An overnight bus journey took us to Madurai at 6.00.a.m.
We found a decent lodge to stay for the day-freshened up there and left for the main part of the trip- The Meenakshi temple- An abode of the Pandyan architecture. The entire temple complex is fortified by walls, with 4 entrance towers towards the 4 directions. The sculptures on each of these towers are out of the world. Once inside the complex- you start to wonder which world of wonder you have stepped into.. It took us about 3-4 hrs to finish a quick rounr, admiring the beauty of this place and also get blessed with the darshan of Meenakshi Amman and Lord Sundareshwaran. There are a lot of stalls inside the complex selling various handcrafted articles.
The temple art museum within the same premises is a must visit. The central sculpture of Natarajan, or the dancing firm of Shiva is believed to be one of the Pancha Sabhas of the lord. This place representing the Silver hall where Shiva is believed to have performed the ‘Sandhya Thandavam’ dance firm. Also, there are 1000 pillars- all decorated with intricate pieces of sculpture. The dim light used for each pillar adds up to the beauty of the place.

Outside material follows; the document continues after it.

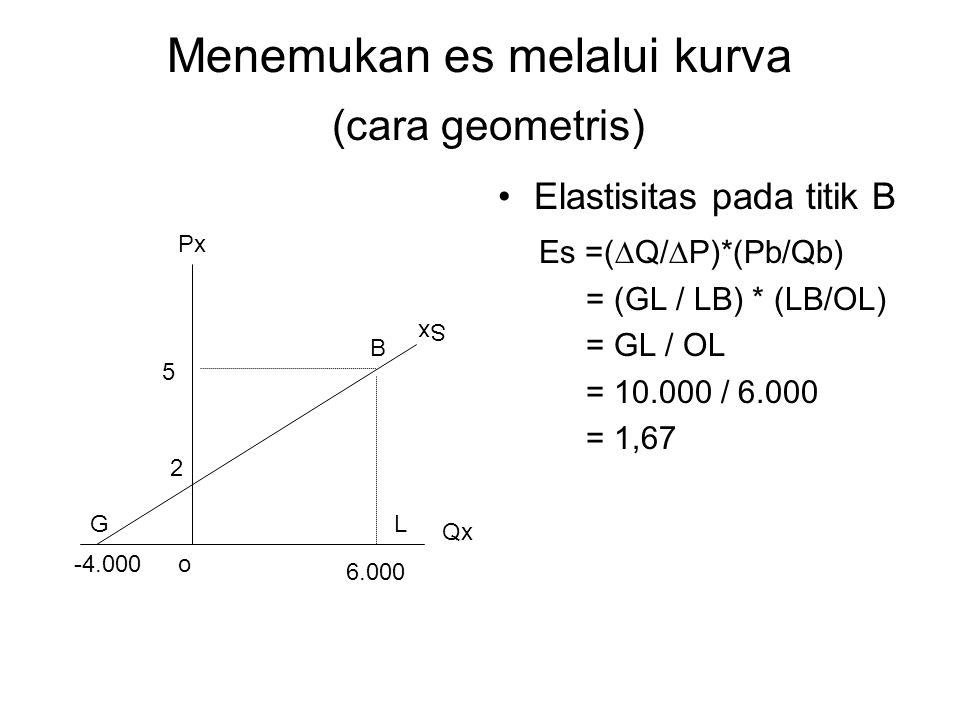 Menemukan es melalui kurva (cara geometris) Elastisitas pada titik B Es =(  Q/  P)*(Pb/Qb) = (GL / LB) * (LB/OL) = GL / OL = 10.000 / 6.000 = 1,67 B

A small walk through the narrow lanes took us to the Thirumalai Nayyakar Mahal built in the 16th century. Fine architecture with elegant paintings on the roofs and vaults is neatly presented in a simple combination of off-white and velvet red colour combination. There is sound and lights show every evening conducted here. However, we could not make it.
The interiors of Thirumalai Naickar Mahal
We took a local bus to Vandiyur. This is where the annual event of the famed Teppotsavam / Float festival takes place to celebrate the birthday of King Thirumalai Nayak in January. This tank is supposedly the biggest of its kind in the state. With the float festival just 2 months away and monsoon season just passing by- this tank still remained dry. When enquired how the event is going to take place in a dry tank, we were told that the water will be fed in January from the Vaigai river through artificially laid underground channels. This is truly amazing how such a concept was laid way back in 16 century. But for a new-commer like me, the dried lake was an eye sore as it was used as a watering hole by many vandals.

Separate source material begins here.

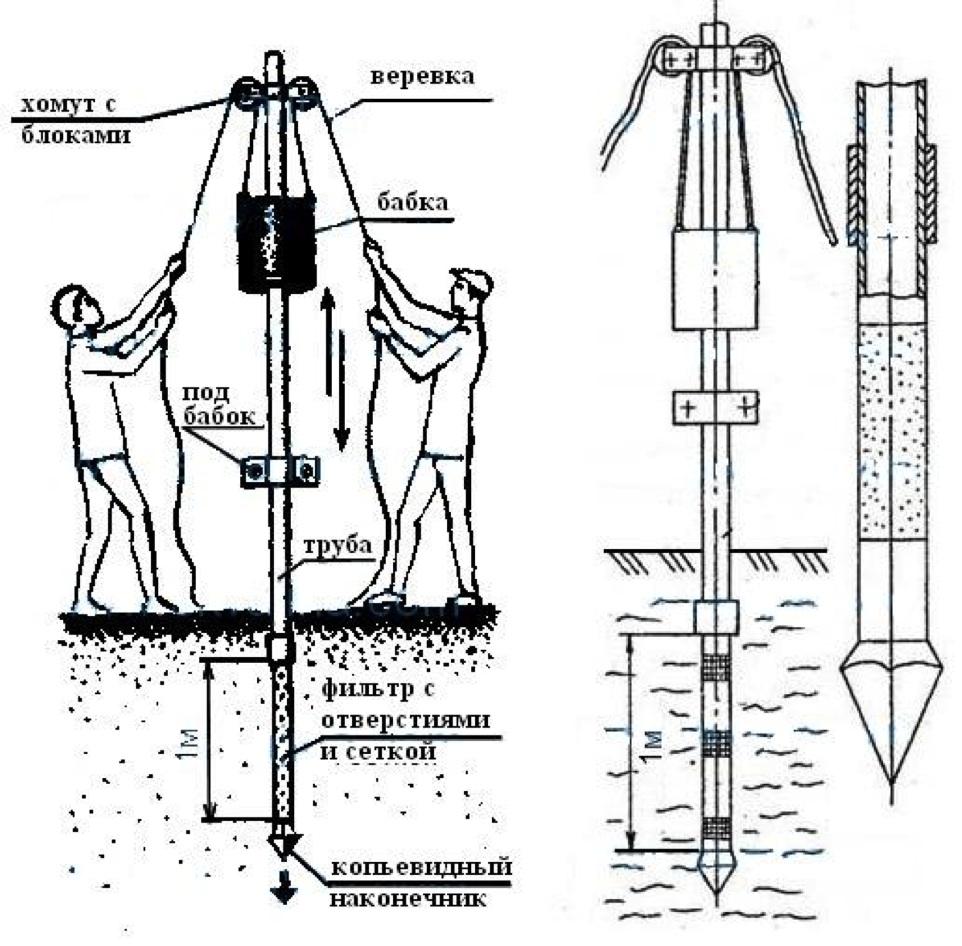 Как сделать своими руками скважину для воды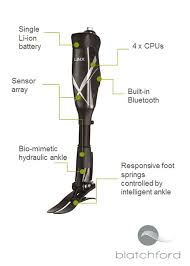 intelligent prosthetic leg reads terrain and lets joints talk to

Taking another bus from there to Periyar and a small walk from there through the stinking / dirty by-lanes, we reached the Koodal Alagar temple. A quick pooja and a walk around the temple was a nice boost up. The architecture here too, is similar to that of Meenakshi temple.

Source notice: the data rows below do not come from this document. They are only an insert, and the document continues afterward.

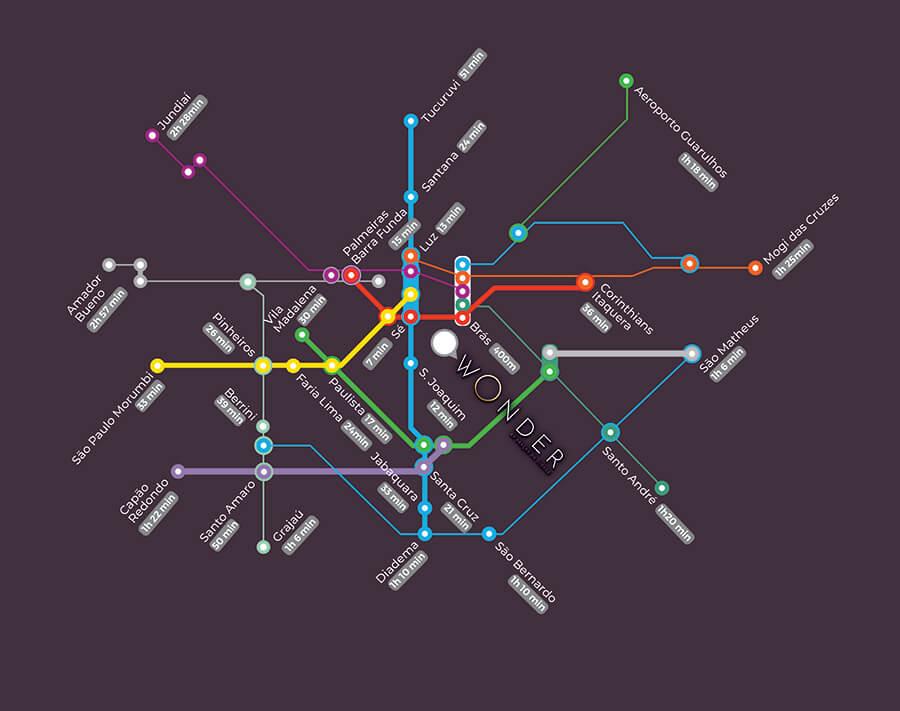 Viver no Brás é contar com uma ampla rede de transporte público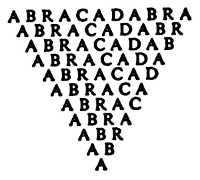 La croyance à la formule magique Abracadabra.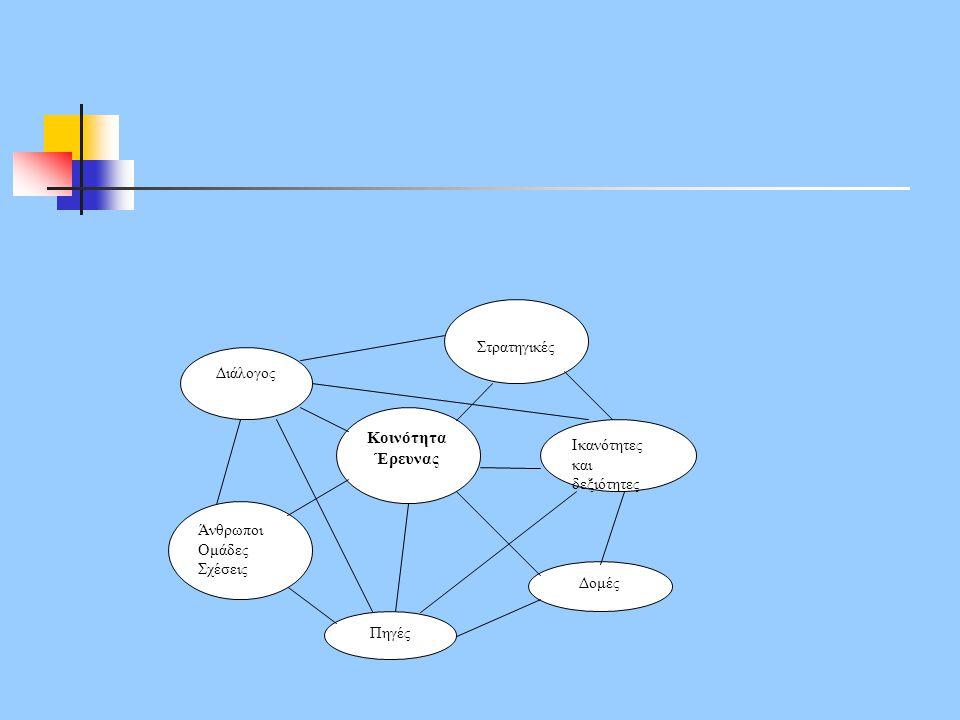 Κοινότητα Έρευνας Διάλογος Στρατηγικές Ικανότητες και δεξιότητες Πηγές Άνθρωποι Ομάδες Σχέσεις Δομές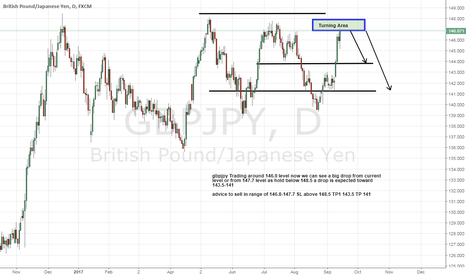 GBPJPY: gbpjpy soon a big drop be Ready for that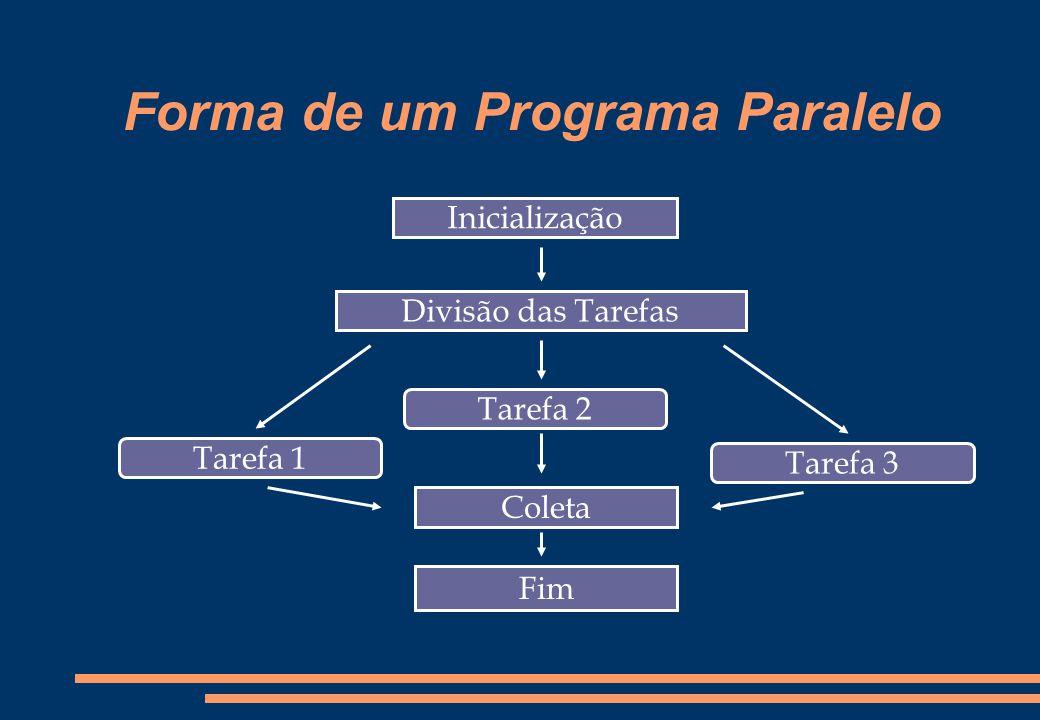 Forma de um Programa Paralelo Inicialização Tarefa 1 Tarefa 2 Tarefa 3 Divisão das Tarefas Coleta Fim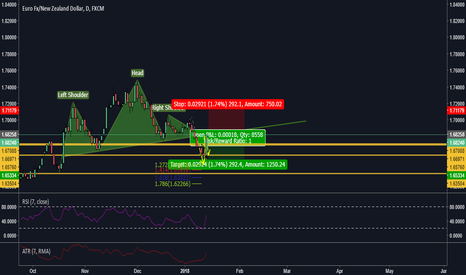EURNZD: Bearish head and shoulders completion for EURNZD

We had to rush to The Gandhi museum as it would close by 6.00.p.m. However, we could not make it on time. This was once called the Tamakkum palace of Rani Mangammal. Today, the museum supposedly houses 14 articles that were used by Gandhiji, along with his sacred ashes and blood stained dhotis. Gandhiji is said to have visited the city 5 times.
So, we then headed back towards our lodge that was located just infront of the temple’s west gate. But, on the way- we checked into Pudumandapam. This is a 1000yrs old shopping mall- supported by huge sculpture rich stone pillars. The stalls are occupied with tailors, handicrafts vendors, wholesale dealers of pooja related and general accessories. A good place for shopping traditional artifacts at Madurai.
We took a local bus from Periyar bus stand to travel 21kms to reach Alagar Kovil- the temple dedicated to Lord Vishnu- Meenakshi’s brother. The village is surrounded by an old fort wall, it gives a good view of the green hills around the temple. The architecture is similar to Koodal Alagar temple in the city.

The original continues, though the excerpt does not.